-------- Source document --------

In re the Construction of the Will of Rosenthal

283 A.D. 316 | N.Y. App. Div. | 1954

Lead Opinion

Botein, J.

Petitioner appeals from a decree of the Surrogate construing the will of her great-grandfather.

That will divided the residue of the testator’s estate into two equal parts, each to be held in trust for a term measured by two lives. It granted to petitioner’s father (testator’s grandson) the power to appoint by his own will the corpus of one of these trusts. In turn, by his will petitioner’s father appointed the entire principal of the trust to petitioner. The donor of this power of appointment died in 1938 and the donee in 1952. Petitioner’s interest in the principal of the trust has not vested, as the remaining life tenant is alive.

-------- Data --------

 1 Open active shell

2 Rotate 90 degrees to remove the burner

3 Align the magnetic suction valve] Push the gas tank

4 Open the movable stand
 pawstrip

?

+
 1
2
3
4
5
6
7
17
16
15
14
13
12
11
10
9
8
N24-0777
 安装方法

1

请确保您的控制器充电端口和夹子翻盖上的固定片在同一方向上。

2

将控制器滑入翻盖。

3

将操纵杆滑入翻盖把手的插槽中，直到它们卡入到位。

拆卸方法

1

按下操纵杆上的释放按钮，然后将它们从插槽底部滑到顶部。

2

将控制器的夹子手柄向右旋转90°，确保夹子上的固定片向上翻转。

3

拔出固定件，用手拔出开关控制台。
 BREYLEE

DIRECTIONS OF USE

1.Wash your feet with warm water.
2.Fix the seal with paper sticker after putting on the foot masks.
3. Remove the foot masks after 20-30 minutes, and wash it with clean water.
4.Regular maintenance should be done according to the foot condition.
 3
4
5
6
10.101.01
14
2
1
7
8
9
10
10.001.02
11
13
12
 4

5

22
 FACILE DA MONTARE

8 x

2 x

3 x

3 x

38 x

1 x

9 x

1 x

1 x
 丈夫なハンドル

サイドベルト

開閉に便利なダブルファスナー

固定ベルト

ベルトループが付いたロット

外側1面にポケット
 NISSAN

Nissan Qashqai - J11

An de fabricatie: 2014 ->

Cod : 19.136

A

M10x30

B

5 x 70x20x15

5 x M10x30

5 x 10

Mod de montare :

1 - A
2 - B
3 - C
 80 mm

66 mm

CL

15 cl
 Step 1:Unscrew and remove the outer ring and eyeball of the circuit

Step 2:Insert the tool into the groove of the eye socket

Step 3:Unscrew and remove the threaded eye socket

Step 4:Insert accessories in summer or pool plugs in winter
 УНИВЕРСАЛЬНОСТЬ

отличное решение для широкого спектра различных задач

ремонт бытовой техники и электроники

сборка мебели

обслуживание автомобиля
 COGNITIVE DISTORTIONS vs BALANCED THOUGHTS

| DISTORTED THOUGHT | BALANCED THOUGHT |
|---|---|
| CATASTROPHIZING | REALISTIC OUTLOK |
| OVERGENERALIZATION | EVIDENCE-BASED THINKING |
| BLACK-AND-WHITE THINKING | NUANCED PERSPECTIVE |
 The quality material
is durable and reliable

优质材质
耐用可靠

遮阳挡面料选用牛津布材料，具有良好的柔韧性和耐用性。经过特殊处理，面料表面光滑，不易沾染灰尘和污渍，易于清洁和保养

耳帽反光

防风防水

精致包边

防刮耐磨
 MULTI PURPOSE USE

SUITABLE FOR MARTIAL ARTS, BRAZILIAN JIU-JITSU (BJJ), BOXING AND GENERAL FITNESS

--------

## What you have to do
Quote the court opinion word for word, in full.

## Response area
In re the Construction of the Will of Rosenthal

283 A.D. 316 | N.Y. App. Div. | 1954

Lead Opinion

Botein, J.

Petitioner appeals from a decree of the Surrogate construing the will of her great-grandfather.

That will divided the residue of the testator’s estate into two equal parts, each to be held in trust for a term measured by two lives. It granted to petitioner’s father (testator’s grandson) the power to appoint by his own will the corpus of one of these trusts. In turn, by his will petitioner’s father appointed the entire principal of the trust to petitioner. The donor of this power of appointment died in 1938 and the donee in 1952. Petitioner’s interest in the principal of the trust has not vested, as the remaining life tenant is alive.